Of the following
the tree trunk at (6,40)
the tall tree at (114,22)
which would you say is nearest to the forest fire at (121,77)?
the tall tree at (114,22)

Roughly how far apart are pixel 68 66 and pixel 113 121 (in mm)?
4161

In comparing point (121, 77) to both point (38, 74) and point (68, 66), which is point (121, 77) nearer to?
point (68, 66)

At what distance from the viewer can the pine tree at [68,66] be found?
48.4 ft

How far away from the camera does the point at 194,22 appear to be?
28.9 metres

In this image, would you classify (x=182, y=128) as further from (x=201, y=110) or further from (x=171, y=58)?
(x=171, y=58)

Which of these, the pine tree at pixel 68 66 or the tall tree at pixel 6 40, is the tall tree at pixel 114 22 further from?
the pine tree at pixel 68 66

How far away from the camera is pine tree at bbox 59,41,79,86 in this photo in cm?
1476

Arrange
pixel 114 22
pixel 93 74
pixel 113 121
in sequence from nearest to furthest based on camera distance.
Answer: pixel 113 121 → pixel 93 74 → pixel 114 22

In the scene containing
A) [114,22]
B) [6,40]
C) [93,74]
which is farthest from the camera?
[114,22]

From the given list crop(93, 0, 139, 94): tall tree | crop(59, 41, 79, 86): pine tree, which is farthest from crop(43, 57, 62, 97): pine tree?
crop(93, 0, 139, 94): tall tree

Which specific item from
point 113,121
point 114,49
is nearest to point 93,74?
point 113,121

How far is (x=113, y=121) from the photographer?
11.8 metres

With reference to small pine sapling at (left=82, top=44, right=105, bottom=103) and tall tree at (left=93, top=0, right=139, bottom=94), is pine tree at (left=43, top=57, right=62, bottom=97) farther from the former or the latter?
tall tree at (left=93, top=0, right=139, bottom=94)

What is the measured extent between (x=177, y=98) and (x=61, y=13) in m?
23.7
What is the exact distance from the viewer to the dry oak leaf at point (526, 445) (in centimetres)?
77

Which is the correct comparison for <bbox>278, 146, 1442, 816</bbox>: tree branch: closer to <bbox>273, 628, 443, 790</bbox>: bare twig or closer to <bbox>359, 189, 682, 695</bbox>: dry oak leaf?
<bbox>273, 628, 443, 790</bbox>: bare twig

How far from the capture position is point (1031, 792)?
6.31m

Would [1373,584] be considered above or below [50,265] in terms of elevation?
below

**Stated exercise:**
Reproduce every one of the entries above, word for word and without any changes.

**Task response:**
Of the following
the tree trunk at (6,40)
the tall tree at (114,22)
which would you say is nearest to the forest fire at (121,77)?
the tall tree at (114,22)

Roughly how far apart are pixel 68 66 and pixel 113 121 (in mm)?
4161

In comparing point (121, 77) to both point (38, 74) and point (68, 66), which is point (121, 77) nearer to?
point (68, 66)

At what distance from the viewer can the pine tree at [68,66] be found?
48.4 ft

How far away from the camera does the point at 194,22 appear to be?
28.9 metres

In this image, would you classify (x=182, y=128) as further from (x=201, y=110) or further from (x=171, y=58)?
(x=171, y=58)

Which of these, the pine tree at pixel 68 66 or the tall tree at pixel 6 40, is the tall tree at pixel 114 22 further from?
the pine tree at pixel 68 66

How far away from the camera is pine tree at bbox 59,41,79,86 in this photo in cm?
1476

Arrange
pixel 114 22
pixel 93 74
pixel 113 121
in sequence from nearest to furthest based on camera distance.
Answer: pixel 113 121 → pixel 93 74 → pixel 114 22

In the scene containing
A) [114,22]
B) [6,40]
C) [93,74]
which is farthest from the camera?
[114,22]

From the given list crop(93, 0, 139, 94): tall tree | crop(59, 41, 79, 86): pine tree, which is farthest from crop(43, 57, 62, 97): pine tree?
crop(93, 0, 139, 94): tall tree

Which specific item from
point 113,121
point 114,49
is nearest to point 93,74?
point 113,121

How far is (x=113, y=121) from the photographer?
11.8 metres

With reference to small pine sapling at (left=82, top=44, right=105, bottom=103) and tall tree at (left=93, top=0, right=139, bottom=94), is pine tree at (left=43, top=57, right=62, bottom=97) farther from the former or the latter?
tall tree at (left=93, top=0, right=139, bottom=94)

What is the measured extent between (x=177, y=98) and (x=61, y=13) in m?
23.7
What is the exact distance from the viewer to the dry oak leaf at point (526, 445) (in centimetres)?
77

Which is the correct comparison for <bbox>278, 146, 1442, 816</bbox>: tree branch: closer to <bbox>273, 628, 443, 790</bbox>: bare twig or closer to <bbox>359, 189, 682, 695</bbox>: dry oak leaf?
<bbox>273, 628, 443, 790</bbox>: bare twig

How far from the capture position is point (1031, 792)?
6.31m

Would [1373,584] be considered above or below [50,265] in terms of elevation?
below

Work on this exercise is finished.